Park K I, Kojima O, Tomoyoshi T
Department of Urology, Shiga University of Medical Science, Seta, Otsu, Japan.
J Urol. 1997 May;157(5):1777-80.
Intraoperative autotransfusion in urological operations has the risks of reinfusing urine constituents, bacteria and cancer cells. We assessed the efficacy of intraoperative autotransfusion and leukocyte removal filters to separate red blood cells from these constituents.

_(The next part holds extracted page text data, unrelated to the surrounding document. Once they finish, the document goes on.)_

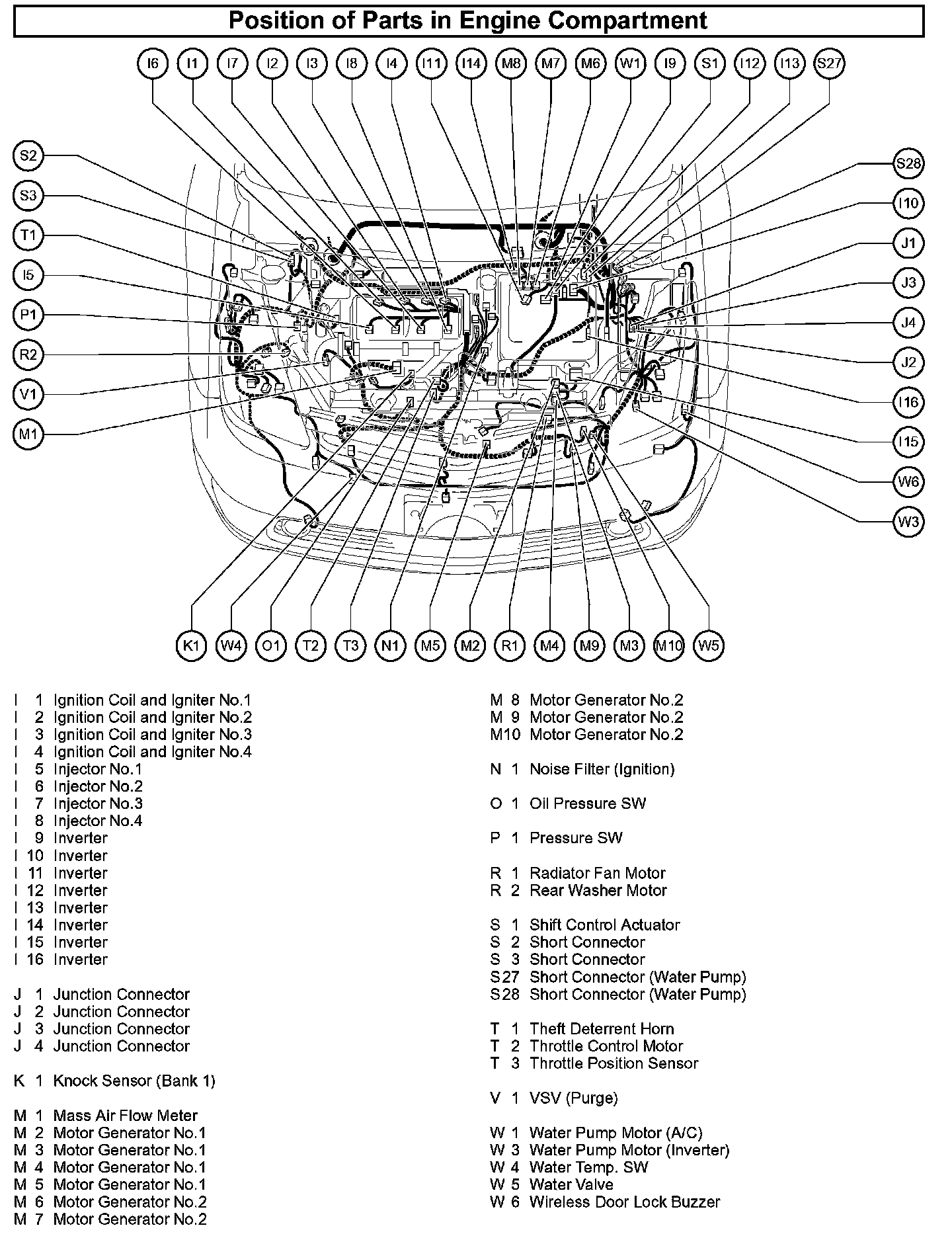 Position of Parts in Engine Compartment

I6 I1 I7 I2 I3 I8 I4 I11 I14 M8 M7 M6 W1 I9 S1 I12 I13 S27

S2
S3
T1
I5
P1
R2
V1
M1

S28
I10
J1
J3
J4
J2
I16
I15
W6
W3

K1 W4 O1 T2 T3 N1 M5 M2 R1 M4 M9 M3 M10 W5

I 1 Ignition Coil and Igniter No.1
I 2 Ignition Coil and Igniter No.2
I 3 Ignition Coil and Igniter No.3
I 4 Ignition Coil and Igniter No.4
I 5 Injector No.1
I 6 Injector No.2
I 7 Injector No.3
I 8 Injector No.4
I 9 Inverter
I 10 Inverter
I 11 Inverter
I 12 Inverter
I 13 Inverter
I 14 Inverter
I 15 Inverter
I 16 Inverter

J 1 Junction Connector
J 2 Junction Connector
J 3 Junction Connector
J 4 Junction Connector

K 1 Knock Sensor (Bank 1)

M 1 Mass Air Flow Meter
M 2 Motor Generator No.1
M 3 Motor Generator No.1
M 4 Motor Generator No.1
M 5 Motor Generator No.1
M 6 Motor Generator No.2
M 7 Motor Generator No.2
M 8 Motor Generator No.2
M 9 Motor Generator No.2
M10 Motor Generator No.2

N 1 Noise Filter (Ignition)

O 1 Oil Pressure SW

P 1 Pressure SW

R 1 Radiator Fan Motor
R 2 Rear Washer Motor

S 1 Shift Control Actuator
S 2 Short Connector
S 3 Short Connector
S27 Short Connector (Water Pump)
S28 Short Connector (Water Pump)

T 1 Theft Deterrent Horn
T 2 Throttle Control Motor
T 3 Throttle Position Sensor

V 1 VSV (Purge)

W 1 Water Pump Motor (A/C)
W 3 Water Pump Motor (Inverter)
W 4 Water Temp. SW
W 5 Water Valve
W 6 Wireless Door Lock Buzzer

Concentrated red blood cells were mixed with urine, bacteria (Escherichia coli, Pseudomonas aeruginosa and Klebsiella pneumoniae) and tumor cells (KK47 and ACHN), and processed with the intraoperative autotransfusion device. Biochemical analyses of erythrocytes collected in reinfusion bags (collected erythrocyte solution) from the mixtures of concentrated red blood cells and urine (mixture 1), and cultures of collected erythrocyte solution from the mixtures of concentrated red blood cells and bacteria (mixture 2) were performed. Cytology was done on collected erythrocyte solution from the mixtures of concentrated red blood cells and tumor cells (mixture 3) and filtrates were passed through leukocyte removal filters.

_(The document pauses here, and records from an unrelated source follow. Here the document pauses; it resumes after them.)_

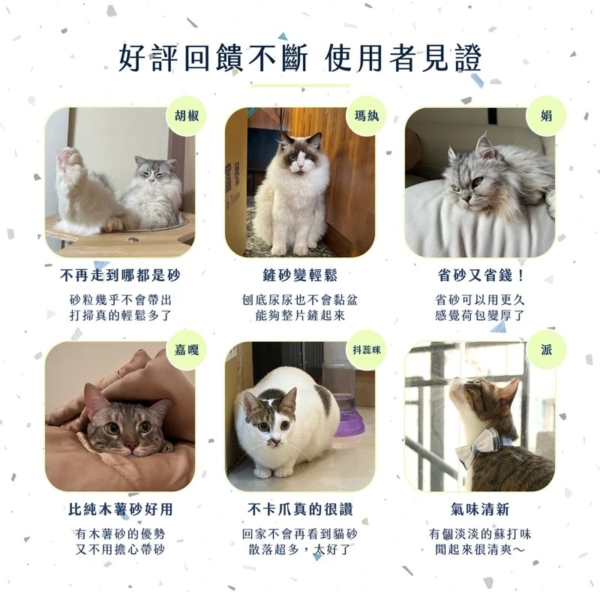 好評回饋不斷 使用者見證

胡椒

不再走到哪都是砂

砂粒幾乎不會帶出
打掃真的輕鬆多了

瑪納

鏟砂變輕鬆

刨底尿尿也不會黏盆
能夠整片鏟起來

娟

省砂又省錢！

省砂可以用更久
感覺荷包變厚了

嘉嘎

比純木薯砂好用

有木薯砂的優勢
又不用擔心帶砂

抖蕊咪

不卡爪真的很讚

回家不會再看到貓砂
散落超多，太好了

派

氣味清新

有個淡淡的蘇打味
聞起來很清爽～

Biochemical analyses of collected erythrocyte solution from mixture 1 indicated complete removal of urine constituents, while cultures from mixture 2 yielded bacterial growth. Tumor cells from both cell lines were found in the collected erythrocyte solution from mixture 3 although tumor cells were not found in filtrates through leukocyte removal filters.
Our results suggest that intraoperative autotransfusion is safe for urological operations in which bacteria and tumor cells are not present in the operative field. Our data also indicate that intraoperative autotransfusion may be safe for urological cancer operations if it is combined with leukocyte removal filters to prevent unexpected reinfusion of tumor cells.
泌尿外科手术中的术中自体输血存在重新输入尿液成分、细菌和癌细胞的风险。我们评估了术中自体输血和白细胞去除滤器从这些成分中分离红细胞的效果。
将浓缩红细胞与尿液、细菌(大肠杆菌、铜绿假单胞菌和肺炎克雷伯菌)和肿瘤细胞(KK47和ACHN)混合,并用术中自体输血装置进行处理。对从浓缩红细胞与尿液的混合物(混合物1)中收集于回输袋中的红细胞(收集的红细胞溶液)进行生化分析,对从浓缩红细胞与细菌的混合物(混合物2)中收集的红细胞溶液进行培养。对从浓缩红细胞与肿瘤细胞的混合物(混合物3)中收集的红细胞溶液进行细胞学检查,并使滤液通过白细胞去除滤器。
对混合物1中收集的红细胞溶液的生化分析表明尿液成分已完全去除,而混合物2的培养物中有细菌生长。在混合物3中收集的红细胞溶液中发现了两种细胞系的肿瘤细胞,尽管通过白细胞去除滤器的滤液中未发现肿瘤细胞。
我们的结果表明,术中自体输血对于手术区域不存在细菌和肿瘤细胞的泌尿外科手术是安全 的。我们的数据还表明,如果术中自体输血与白细胞去除滤器联合使用以防止意外回输肿瘤细胞,那么对于泌尿外科癌症手术可能也是安全的。